我看了一下我刚设计好的那一套衣服:黑风衣、黑衬衣、黑裤子、黑靴子,没有问题啊。
“这是一种设计,这样便于我完美的融入夜色之中”,我敷衍的解释了一下,事实上是这样便于我和黎诺随时互换身份,因为我除了要指挥噬虫藤和小枝桠,我还要去扮演那个最终的吞噬Boss啊,当然了,我还准备在直播结束之前抽出时间去check一下许柔柔的稿子,虽然我相信她的专业度,但是稿子,我一定得过一眼,才能放心。
“可你后面还背着两把剑,你这样一身黑,会不会……”,方芝蓬在努力的组织着语言,好像有什么潜意识在驱动他要说服我一样,“我们接下来可是直播,是让别人看的,不是真正的去搜救,你这样的话,你……别人还怎么看出你是女Alpha来?而且这种感觉,会不会欠缺了少女感?”
哈啊?!
方芝蓬的脑子又让什么东西给啃了?
“我是搜救队成员,又不是走秀,就算是直播,就算是表演,也是还原救人的那些时刻,我现在这样,很少女吧?!我说,方芝蓬,你有没有研究过真正的少女?怎么还要在这儿给我叽哩哇啦的强调什么少女感?!
方芝蓬的表情也随之陷入了纠结,“就像上次咱俩讨论的那个女Alpha的超能小皮裙一样,你现实可以不用穿的很少女,但这是直播,直播的话,少女不应该……你应该换一个粉色的……就算不是蓬蓬裙,那也应该是……”

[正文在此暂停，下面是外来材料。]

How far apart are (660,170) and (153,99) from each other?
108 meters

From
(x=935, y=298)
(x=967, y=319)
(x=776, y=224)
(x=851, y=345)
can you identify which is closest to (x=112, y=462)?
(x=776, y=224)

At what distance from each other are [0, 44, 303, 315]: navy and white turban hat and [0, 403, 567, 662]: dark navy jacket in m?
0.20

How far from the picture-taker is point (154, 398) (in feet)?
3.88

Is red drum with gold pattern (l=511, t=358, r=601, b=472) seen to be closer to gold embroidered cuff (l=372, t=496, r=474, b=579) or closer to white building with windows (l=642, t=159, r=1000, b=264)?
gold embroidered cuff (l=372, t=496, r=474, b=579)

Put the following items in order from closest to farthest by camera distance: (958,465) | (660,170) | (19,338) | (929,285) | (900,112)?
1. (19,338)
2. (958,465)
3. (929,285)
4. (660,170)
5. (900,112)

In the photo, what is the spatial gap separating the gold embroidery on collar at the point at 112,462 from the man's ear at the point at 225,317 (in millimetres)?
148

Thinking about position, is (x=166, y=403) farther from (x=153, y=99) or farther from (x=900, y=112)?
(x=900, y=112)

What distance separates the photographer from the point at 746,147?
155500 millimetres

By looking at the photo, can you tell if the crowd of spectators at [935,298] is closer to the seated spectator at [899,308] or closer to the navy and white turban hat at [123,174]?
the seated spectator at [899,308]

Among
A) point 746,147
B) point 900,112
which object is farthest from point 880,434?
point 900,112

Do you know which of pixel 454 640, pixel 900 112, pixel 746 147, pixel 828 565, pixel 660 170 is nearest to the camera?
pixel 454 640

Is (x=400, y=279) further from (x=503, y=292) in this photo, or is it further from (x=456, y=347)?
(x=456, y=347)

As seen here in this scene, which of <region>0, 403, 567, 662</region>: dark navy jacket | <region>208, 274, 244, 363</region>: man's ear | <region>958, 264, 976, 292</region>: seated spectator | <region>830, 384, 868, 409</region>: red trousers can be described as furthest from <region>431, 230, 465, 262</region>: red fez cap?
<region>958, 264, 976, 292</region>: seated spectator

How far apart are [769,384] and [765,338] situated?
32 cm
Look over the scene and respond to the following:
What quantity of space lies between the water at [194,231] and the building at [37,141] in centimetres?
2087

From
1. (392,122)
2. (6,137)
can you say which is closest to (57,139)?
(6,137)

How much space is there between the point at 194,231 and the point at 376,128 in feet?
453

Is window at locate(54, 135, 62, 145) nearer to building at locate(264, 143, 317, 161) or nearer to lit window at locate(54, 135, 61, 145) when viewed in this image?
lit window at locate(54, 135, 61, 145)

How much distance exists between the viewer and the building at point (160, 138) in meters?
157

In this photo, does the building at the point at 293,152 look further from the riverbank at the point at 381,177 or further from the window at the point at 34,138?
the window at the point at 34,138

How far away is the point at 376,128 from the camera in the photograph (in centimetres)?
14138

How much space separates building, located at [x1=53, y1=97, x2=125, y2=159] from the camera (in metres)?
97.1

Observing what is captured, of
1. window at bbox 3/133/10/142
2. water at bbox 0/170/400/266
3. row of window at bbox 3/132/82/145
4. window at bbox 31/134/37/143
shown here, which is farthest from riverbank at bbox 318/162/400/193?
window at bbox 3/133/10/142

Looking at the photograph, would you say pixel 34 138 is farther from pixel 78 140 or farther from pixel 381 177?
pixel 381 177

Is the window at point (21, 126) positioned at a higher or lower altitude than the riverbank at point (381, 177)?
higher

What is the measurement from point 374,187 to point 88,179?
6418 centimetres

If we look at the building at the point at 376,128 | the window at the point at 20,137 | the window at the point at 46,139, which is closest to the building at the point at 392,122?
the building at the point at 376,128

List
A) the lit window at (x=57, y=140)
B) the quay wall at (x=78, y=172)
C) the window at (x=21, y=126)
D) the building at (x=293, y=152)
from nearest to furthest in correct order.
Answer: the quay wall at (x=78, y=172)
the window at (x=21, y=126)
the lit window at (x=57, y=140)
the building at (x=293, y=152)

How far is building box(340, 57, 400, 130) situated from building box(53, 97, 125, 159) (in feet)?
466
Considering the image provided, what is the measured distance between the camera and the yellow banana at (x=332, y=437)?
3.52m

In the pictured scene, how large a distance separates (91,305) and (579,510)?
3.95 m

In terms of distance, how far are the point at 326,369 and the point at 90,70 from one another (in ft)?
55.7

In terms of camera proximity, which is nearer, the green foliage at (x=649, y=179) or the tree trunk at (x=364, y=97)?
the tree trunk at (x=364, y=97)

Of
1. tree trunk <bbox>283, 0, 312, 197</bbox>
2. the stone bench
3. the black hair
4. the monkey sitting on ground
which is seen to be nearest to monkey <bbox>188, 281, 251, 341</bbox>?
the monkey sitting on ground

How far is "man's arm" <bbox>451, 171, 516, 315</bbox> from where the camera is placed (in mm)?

有些人总说现实和虚拟是有壁的,虚拟的东西就算再泯灭人性,也不会入侵现实的。但现实情况却不是这样的,方芝蓬的卖力劝说就是其中一例,当我们在现实中去真正的救人和牺牲时,女Alpha和男Alpha的标准可以拉平。但当女Alpha和男Alpha出现在一些含有表演性质的直播场合时,那些虚拟的蓬蓬裙就变成了一种潜意识的标配,就像方芝蓬说的,“好多拯救世界的很厉害的少女不都是粉色蓬蓬裙,再搭配上白丝袜的肉大腿吗?”
他说的那些动画、电视剧、游戏,我都看到过,因为宣传无孔不入。
那就好像你在日常生活中不得不听到、看到、感受到无数个黄色笑话,当你抗议的时候,别人只会觉得你玩不起。一些专注于露骨游戏服装的设计也是这样,它们就这样疯狂的入侵着现实世界,拉低底线,试图让所有女人都接受并内化这种思维入侵,让她们成为入侵者的傀儡。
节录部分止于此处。